Is Trump driving Canada and India closer together?
David McKinnon, a former senior Canadian diplomat, believes the new US administration might inadvertently help Ottawa and New Delhi to bury the hatchet.

"Quite apart from whether Mark Carney or Pierre Poilievre is prime minister by mid-2025, the more compelling driver for a reset in the relationship with India is the upending by President Trump of Canada's relationship with the US and the international order more generally," McKinnon told DW.

Canadians, according to McKinnon, are now focused on a future that is not so dependent on the US and keen on expanding relations with the Indo-Pacific and Europe. 

"India is an obvious partner for this given our complementarities in resources, technology, education and investment — not to mention our shared democratic legacies, and interest in a functioning global order," said McKinnon.

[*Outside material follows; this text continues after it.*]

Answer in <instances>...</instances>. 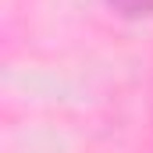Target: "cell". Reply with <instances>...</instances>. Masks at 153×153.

"Canada has a lot to do to rebuild the relationship, but it will take pragmatic approaches at both ends, including when it comes to addressing serious disagreements. How Ottawa and Delhi respond to significant developments in coming months in the Nijjar murder case or the Khalistan issue more generally will be important to watch," he added.

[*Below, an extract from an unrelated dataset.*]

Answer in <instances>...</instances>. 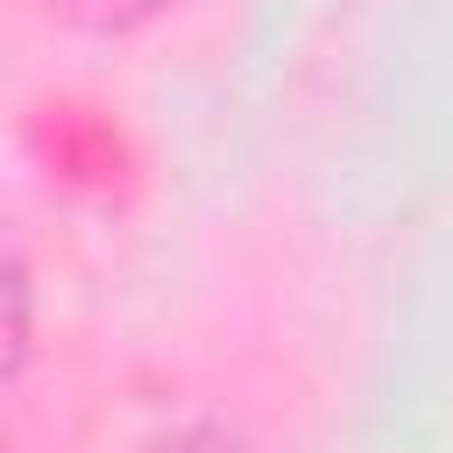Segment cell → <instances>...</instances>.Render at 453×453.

Canada caught between US, China and India
Ajay Bisaria, India's former envoy to Canada, agrees that Carney's arrival is a "natural inflection point" to reset ties as Canada prepares for an election later this year.

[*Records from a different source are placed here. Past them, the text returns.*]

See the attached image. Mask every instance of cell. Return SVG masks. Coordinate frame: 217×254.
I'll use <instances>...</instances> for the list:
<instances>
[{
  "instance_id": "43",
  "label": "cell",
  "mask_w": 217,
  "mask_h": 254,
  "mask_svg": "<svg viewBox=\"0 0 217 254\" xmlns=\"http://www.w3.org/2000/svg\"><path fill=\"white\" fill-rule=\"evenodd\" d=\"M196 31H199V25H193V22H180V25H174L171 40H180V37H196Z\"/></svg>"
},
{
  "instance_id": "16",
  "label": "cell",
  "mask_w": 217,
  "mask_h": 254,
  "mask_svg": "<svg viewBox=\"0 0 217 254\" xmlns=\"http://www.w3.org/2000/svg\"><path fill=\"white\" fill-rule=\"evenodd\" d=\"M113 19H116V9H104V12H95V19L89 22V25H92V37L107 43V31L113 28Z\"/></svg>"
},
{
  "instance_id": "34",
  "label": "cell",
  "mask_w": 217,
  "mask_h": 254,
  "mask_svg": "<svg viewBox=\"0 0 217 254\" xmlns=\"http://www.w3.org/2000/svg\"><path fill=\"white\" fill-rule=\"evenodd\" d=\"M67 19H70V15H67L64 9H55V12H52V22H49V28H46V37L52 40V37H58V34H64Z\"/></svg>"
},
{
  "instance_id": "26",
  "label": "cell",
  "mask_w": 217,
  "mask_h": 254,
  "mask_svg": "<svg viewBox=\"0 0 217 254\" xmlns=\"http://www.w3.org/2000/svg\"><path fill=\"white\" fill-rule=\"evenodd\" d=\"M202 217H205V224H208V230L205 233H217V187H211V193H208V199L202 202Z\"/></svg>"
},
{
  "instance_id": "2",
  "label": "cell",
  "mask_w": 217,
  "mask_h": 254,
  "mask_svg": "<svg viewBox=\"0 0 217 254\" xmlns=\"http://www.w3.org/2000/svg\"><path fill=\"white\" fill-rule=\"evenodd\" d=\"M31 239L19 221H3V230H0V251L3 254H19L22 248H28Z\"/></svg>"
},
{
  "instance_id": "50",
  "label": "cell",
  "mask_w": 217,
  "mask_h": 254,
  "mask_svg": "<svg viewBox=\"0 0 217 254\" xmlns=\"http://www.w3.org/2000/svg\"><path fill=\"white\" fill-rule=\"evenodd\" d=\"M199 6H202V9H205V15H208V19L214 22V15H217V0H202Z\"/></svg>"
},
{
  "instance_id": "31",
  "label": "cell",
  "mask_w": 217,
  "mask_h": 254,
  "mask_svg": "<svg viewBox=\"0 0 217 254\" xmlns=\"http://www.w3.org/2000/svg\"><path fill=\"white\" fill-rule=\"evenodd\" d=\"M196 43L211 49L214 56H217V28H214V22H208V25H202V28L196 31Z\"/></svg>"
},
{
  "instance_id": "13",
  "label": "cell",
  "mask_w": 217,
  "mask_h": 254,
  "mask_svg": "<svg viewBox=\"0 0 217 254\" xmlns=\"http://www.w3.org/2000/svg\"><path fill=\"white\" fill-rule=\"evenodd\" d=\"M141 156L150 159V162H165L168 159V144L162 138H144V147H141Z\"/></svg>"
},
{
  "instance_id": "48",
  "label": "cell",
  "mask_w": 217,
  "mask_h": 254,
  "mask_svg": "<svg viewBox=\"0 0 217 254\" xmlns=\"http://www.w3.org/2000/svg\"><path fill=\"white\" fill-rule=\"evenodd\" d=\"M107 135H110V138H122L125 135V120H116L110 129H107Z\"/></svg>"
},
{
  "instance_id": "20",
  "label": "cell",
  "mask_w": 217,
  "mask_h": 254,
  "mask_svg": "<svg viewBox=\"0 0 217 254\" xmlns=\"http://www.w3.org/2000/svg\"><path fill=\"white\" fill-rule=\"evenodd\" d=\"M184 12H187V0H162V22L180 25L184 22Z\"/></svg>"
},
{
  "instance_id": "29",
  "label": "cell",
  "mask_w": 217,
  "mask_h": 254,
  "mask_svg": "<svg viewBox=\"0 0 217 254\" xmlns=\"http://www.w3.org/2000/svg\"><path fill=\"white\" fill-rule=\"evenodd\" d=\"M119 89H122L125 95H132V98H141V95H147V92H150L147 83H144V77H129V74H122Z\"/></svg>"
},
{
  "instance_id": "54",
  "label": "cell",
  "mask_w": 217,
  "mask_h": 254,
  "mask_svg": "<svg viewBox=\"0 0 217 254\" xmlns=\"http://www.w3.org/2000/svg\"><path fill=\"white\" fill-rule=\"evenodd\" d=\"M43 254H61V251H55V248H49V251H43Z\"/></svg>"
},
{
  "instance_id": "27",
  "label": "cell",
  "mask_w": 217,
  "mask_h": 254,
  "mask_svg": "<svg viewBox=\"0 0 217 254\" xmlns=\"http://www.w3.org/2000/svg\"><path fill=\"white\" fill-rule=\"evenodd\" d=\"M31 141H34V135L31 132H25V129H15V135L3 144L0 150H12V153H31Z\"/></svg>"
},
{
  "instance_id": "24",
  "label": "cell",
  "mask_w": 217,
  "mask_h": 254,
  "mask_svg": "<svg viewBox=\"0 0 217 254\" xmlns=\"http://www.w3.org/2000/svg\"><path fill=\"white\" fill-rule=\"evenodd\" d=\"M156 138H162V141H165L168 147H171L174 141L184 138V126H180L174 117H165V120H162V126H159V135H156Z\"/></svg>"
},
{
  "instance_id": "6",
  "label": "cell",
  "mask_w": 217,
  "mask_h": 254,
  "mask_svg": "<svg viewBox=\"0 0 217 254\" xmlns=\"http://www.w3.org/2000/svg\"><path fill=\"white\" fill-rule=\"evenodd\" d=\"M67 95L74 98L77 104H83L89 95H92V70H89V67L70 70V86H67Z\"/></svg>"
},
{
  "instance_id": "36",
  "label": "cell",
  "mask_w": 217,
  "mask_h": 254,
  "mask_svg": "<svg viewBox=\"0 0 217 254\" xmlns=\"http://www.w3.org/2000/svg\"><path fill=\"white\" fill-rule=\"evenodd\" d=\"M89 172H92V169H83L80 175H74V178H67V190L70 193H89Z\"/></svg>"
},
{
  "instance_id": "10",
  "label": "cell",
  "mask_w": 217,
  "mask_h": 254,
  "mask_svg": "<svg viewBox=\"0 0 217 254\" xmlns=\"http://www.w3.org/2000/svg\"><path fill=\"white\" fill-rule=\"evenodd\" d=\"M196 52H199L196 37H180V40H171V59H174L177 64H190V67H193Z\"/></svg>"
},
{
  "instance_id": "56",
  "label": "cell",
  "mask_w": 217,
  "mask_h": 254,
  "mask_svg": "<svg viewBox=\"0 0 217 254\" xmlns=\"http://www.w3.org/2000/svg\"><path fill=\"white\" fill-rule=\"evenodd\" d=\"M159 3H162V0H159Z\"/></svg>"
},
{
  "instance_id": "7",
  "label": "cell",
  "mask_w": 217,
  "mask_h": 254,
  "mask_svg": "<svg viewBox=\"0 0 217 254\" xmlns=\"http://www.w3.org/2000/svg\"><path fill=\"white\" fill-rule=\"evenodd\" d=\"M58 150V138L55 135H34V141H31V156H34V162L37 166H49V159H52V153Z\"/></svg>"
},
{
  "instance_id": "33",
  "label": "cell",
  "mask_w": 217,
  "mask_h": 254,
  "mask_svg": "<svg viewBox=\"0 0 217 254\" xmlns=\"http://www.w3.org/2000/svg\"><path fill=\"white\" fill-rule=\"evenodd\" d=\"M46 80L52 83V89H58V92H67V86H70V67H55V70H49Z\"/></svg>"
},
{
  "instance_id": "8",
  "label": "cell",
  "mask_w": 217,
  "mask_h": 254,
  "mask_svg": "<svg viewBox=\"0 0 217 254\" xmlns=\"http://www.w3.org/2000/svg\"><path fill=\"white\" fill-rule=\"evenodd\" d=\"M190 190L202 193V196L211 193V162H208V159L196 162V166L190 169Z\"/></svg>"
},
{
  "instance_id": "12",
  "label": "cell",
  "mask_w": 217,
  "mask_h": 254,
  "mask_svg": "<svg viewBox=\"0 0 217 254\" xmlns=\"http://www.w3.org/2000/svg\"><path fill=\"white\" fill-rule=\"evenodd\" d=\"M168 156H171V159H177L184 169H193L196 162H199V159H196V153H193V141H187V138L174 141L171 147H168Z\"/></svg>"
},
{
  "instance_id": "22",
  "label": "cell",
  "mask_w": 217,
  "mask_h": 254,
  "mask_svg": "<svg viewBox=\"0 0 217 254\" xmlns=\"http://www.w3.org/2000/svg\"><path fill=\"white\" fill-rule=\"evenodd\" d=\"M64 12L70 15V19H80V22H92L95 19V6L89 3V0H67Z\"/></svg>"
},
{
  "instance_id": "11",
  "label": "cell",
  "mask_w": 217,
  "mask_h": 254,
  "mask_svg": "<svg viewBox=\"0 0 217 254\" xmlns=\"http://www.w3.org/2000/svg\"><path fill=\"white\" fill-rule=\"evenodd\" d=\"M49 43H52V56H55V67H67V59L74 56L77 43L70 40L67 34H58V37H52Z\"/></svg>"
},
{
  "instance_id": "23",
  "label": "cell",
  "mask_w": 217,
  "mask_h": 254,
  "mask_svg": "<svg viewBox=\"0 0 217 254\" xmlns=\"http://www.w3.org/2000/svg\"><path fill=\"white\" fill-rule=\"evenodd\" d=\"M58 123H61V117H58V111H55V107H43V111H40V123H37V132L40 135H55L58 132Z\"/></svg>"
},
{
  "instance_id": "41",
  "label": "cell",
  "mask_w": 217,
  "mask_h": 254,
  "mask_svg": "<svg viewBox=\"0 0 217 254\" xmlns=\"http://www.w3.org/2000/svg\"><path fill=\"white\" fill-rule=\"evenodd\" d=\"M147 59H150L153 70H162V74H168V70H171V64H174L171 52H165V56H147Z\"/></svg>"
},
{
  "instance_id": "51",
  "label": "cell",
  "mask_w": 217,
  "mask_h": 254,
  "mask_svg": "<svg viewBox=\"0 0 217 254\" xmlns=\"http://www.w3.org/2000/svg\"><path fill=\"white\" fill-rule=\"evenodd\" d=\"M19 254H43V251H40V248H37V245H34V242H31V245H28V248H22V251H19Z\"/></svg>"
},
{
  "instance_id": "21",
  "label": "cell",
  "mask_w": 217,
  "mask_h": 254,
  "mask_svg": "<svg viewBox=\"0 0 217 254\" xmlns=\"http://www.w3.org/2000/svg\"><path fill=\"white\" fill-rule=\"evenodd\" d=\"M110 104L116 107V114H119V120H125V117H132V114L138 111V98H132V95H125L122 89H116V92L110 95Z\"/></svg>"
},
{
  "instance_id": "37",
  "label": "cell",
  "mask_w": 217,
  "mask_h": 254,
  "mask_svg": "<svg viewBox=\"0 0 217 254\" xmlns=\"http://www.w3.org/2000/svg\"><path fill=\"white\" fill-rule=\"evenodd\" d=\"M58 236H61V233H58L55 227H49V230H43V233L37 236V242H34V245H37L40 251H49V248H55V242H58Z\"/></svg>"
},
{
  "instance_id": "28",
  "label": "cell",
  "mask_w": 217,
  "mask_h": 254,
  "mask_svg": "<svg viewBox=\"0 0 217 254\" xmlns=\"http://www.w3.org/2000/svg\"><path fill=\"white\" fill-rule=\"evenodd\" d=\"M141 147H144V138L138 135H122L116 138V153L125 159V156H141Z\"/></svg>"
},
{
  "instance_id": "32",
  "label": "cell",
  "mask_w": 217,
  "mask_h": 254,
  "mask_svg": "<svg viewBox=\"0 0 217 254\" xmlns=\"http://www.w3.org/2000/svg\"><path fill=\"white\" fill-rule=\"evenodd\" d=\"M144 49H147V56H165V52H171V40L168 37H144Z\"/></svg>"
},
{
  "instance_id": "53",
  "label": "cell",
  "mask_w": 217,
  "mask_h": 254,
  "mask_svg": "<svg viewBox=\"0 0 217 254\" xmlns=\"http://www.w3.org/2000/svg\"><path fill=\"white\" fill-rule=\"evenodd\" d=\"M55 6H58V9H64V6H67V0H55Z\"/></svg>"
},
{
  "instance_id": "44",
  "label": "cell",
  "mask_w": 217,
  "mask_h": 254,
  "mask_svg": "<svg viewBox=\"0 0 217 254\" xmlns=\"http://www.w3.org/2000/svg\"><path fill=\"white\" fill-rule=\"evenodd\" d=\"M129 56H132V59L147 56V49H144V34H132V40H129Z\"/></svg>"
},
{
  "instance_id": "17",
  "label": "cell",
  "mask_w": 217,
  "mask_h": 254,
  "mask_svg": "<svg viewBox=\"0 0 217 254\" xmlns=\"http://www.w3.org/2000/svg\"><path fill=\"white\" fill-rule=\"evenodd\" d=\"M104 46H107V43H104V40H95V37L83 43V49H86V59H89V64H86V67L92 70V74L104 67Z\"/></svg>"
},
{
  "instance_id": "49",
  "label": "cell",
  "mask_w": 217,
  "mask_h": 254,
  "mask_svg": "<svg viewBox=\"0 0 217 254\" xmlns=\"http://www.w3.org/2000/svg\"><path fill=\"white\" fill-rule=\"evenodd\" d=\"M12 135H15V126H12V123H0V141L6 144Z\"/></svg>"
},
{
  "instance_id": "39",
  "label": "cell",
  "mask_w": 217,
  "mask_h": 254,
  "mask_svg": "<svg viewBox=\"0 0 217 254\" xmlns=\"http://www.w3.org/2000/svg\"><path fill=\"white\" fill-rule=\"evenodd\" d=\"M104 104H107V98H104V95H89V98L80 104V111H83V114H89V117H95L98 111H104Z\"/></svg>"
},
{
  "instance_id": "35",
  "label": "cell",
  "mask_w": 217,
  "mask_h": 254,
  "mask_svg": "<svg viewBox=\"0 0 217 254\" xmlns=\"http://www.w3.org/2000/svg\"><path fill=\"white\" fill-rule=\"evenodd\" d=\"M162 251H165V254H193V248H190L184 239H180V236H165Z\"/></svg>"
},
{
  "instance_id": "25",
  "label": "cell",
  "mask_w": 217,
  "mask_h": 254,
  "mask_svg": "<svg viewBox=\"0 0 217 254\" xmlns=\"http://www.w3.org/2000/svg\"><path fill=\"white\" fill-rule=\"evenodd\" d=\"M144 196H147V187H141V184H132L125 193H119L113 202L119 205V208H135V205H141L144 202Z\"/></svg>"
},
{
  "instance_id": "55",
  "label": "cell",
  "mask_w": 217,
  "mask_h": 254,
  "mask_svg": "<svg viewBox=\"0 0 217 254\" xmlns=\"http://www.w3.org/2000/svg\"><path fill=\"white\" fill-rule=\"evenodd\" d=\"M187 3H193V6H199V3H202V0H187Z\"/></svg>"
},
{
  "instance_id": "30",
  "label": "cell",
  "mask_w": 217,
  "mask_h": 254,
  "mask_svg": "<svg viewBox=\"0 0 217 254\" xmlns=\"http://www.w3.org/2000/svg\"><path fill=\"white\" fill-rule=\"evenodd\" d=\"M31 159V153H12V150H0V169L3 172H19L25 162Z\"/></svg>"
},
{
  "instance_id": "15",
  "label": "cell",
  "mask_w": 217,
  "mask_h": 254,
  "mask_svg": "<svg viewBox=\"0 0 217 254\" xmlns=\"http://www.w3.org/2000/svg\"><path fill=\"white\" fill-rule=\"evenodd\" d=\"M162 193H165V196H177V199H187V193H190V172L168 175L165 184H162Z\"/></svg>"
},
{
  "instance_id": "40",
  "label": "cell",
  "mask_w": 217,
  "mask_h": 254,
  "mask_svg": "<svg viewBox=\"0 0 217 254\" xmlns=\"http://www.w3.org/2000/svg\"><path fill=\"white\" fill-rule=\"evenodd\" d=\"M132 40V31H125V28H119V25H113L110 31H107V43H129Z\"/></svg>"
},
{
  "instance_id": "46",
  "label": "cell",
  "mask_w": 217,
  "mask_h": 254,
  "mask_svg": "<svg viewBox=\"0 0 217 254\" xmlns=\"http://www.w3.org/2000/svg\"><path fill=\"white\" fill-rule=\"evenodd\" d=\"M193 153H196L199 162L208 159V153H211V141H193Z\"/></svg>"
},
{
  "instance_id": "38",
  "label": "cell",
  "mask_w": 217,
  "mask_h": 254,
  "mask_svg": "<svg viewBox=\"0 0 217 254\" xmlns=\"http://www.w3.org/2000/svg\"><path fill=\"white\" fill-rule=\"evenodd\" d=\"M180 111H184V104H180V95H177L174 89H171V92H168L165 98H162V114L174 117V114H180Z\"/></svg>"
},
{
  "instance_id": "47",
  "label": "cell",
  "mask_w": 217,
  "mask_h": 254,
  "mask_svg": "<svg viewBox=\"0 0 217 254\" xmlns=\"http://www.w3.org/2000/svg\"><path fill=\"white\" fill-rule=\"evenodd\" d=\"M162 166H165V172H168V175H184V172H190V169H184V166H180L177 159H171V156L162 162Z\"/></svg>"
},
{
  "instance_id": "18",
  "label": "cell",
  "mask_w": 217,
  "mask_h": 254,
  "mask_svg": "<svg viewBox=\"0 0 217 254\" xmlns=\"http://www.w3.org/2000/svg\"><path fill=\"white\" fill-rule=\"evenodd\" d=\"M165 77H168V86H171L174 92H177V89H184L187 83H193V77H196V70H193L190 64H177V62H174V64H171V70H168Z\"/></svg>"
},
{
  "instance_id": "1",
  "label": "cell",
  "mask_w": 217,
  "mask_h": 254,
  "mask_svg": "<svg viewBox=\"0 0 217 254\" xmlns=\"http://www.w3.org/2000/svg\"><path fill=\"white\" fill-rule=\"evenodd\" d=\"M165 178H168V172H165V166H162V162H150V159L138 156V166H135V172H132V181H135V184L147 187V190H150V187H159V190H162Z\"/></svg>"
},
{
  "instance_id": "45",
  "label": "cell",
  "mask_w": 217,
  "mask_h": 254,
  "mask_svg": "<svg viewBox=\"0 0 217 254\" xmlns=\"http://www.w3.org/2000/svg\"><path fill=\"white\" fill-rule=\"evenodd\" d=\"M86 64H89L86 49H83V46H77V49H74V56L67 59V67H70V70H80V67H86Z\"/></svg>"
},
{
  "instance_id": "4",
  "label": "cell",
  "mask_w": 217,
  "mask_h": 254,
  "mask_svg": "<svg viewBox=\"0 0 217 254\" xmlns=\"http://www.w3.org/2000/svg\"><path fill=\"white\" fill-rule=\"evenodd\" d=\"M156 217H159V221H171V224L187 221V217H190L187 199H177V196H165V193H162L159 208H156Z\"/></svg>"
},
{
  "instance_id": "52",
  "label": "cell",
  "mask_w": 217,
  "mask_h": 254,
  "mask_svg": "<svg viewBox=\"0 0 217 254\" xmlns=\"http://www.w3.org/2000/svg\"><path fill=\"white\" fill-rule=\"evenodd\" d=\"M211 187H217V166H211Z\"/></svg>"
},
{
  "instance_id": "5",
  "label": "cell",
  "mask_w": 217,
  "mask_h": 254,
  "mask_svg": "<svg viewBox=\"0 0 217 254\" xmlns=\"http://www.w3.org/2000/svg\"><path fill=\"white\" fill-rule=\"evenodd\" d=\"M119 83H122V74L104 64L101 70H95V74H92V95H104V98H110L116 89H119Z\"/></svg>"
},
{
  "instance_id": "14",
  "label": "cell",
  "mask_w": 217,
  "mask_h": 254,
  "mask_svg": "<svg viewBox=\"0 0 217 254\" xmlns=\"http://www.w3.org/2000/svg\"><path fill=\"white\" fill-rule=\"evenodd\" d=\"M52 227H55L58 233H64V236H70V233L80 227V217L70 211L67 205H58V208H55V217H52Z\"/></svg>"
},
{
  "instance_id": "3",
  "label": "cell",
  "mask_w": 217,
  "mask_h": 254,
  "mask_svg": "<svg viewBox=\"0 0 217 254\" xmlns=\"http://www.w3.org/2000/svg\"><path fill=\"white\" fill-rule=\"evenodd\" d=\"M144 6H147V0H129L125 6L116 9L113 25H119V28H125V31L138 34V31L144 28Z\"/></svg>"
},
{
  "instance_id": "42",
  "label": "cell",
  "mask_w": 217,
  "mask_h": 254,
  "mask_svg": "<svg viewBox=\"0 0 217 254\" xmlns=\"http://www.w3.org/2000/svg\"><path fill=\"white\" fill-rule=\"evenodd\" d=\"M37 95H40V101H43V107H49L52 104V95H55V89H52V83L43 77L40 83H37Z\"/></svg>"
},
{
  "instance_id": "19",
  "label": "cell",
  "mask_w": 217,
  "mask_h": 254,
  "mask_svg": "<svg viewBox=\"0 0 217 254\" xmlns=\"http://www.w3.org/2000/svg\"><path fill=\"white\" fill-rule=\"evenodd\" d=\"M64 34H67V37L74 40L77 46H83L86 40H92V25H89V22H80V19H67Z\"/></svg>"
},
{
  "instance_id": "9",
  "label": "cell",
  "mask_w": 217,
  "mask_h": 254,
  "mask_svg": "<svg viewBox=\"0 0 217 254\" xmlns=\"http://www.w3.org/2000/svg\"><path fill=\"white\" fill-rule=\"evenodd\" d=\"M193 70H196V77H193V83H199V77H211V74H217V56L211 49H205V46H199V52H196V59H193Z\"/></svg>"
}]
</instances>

"The pathway could include resuming high commissioners, inviting India to a G7 summit that Canada will host in June and progressing a trade agreement. All this should become politically more attractive, given the broader geopolitical problems that Canada now has with the US and continues to have with China," said Bisaria.

However, he warned that Canada's new leadership might be so focused on economic challenges triggered by Donald Trump's tariffs and trade demands that the diplomatic reset with India takes a back seat.

Who will make the first move?
Carney is a citizen of Canada, the UK and Ireland, although he has recently signaled he would renounce his British and his Irish passport. He has formerly served as governor of the Bank of Canada and the Bank of England, and stabilizing Canada's trade ties is likely to be high on his list of priorities.

"Canada needs India to diversify its economic profile, and New Delhi would also benefit from a trade treaty with Canada," Shanthie Mariet D'Souza, founder of Indian independent research forum Mantraya, told DW.

"While establishing such a treaty may take time, one way to assess whether progress is being made is to observe how quickly India appoints its high commissioner to Canada," she said.

This move would allow Canada to reciprocate and restore its diplomatic presence in New Delhi, she added.

"Given the low level of relations between the two countries, any potential change is likely to be positive. However, for improvements to occur, the new prime minister must address India's primary concern with Ottawa: the perceived leniency towards Sikh militancy," said D'Souza.